Office funds are common in local governments. City of Seattle elected officials are allowed to have them, but must adhere to stricter rules than the county has established. Most notably, Seattle officials can’t accept office-fund donations from anyone doing business with the city — an ethics rule that forced then-Mayor Greg Nickels to return $500 to Vulcan in 2004 after a housing activist complained.
The county legislation has no such restriction.
Supporters of allowing the new fund said the rules are no different from campaign contributions, which often come from people doing business with the county.
Councilmember Julia Patterson, who voted against the legislation, said her worry is that someone who stands to gain from county legislation could donate as much as $1,000 to a council member’s office fund right before a vote.
“I’m concerned that it provides another opportunity for outside money to influence the political process,” she said.
A spokesman for County Executive Dow Constantine, who originally proposed the legislation, said that concern is addressed by requiring quarterly public reports to the county Board of Ethics.

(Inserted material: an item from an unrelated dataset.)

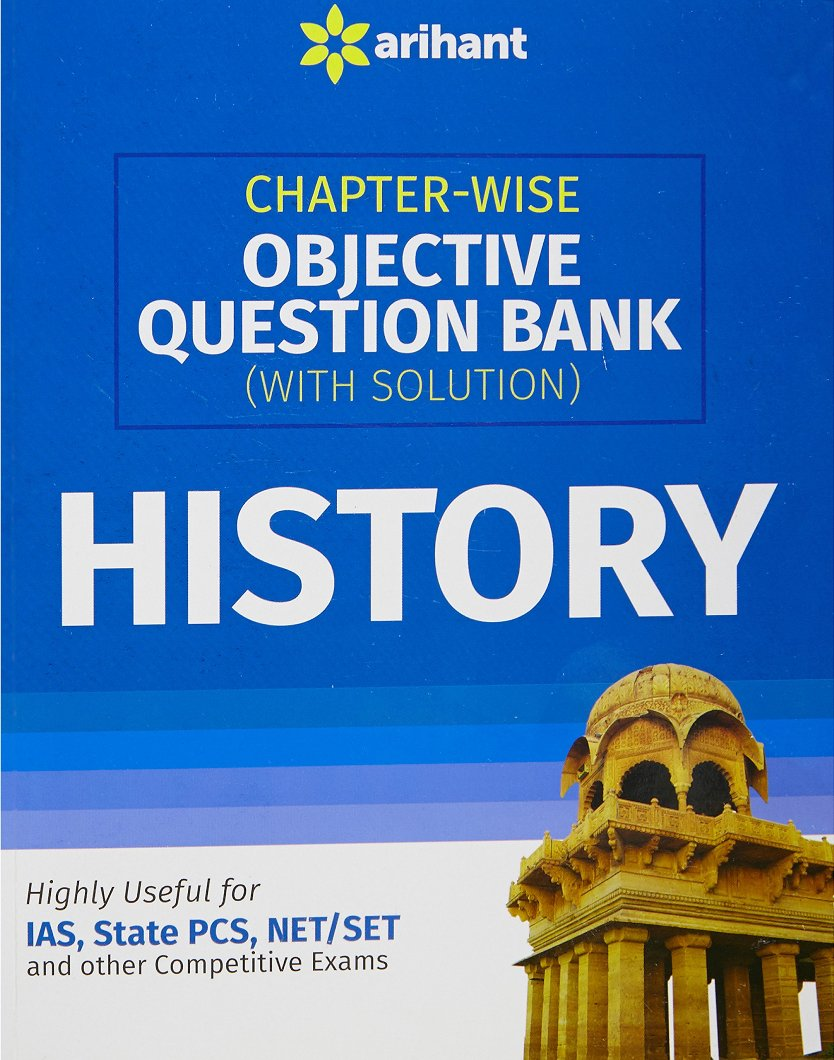 arihant history question bank in hindi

Those reports will be available on the county’s website.
Councilmember Pete von Reichbauer, chairman of the Government Accountability and Oversight Committee, came under fire in 2010 for spending more than $13,000 of his surplus campaign funds on restaurant meals over an 18-month period. He said dining out helped him stay in touch with constituents.
Now such expenses could be covered by an office fund.
“I personally would never accept money while something is being considered,” he said.
In the Monday council meeting, Councilmember Kathy Lambert said she thought the legislation should be sent back to committee for more work.
“I don’t feel comfortable with the impression or anything that people might think we can accept contributions when people have business before us,” she said.
Von Reichbauer told her she should vote against it, if she wasn’t comfortable.
She did, along with Councilmember Reagan Dunn. Councilmember Jane Hague was absent.
A public summary of the meeting’s highlights from council staff included the council’s declaration of June as Gay Pride Month and its sale of a surplus road-maintenance facility, but nothing about the office fund.
McDermott said the public had plenty of opportunity to weigh in on the funds. There was nothing sneaky about the legislation, he said.
“They took it up in committee and made amendments, then it was on our full council agenda in the regular time frame,” he said. “Because people realized we wanted to do more work on it, we pulled it off the consent agenda, and you saw Monday we had a vigorous debate.”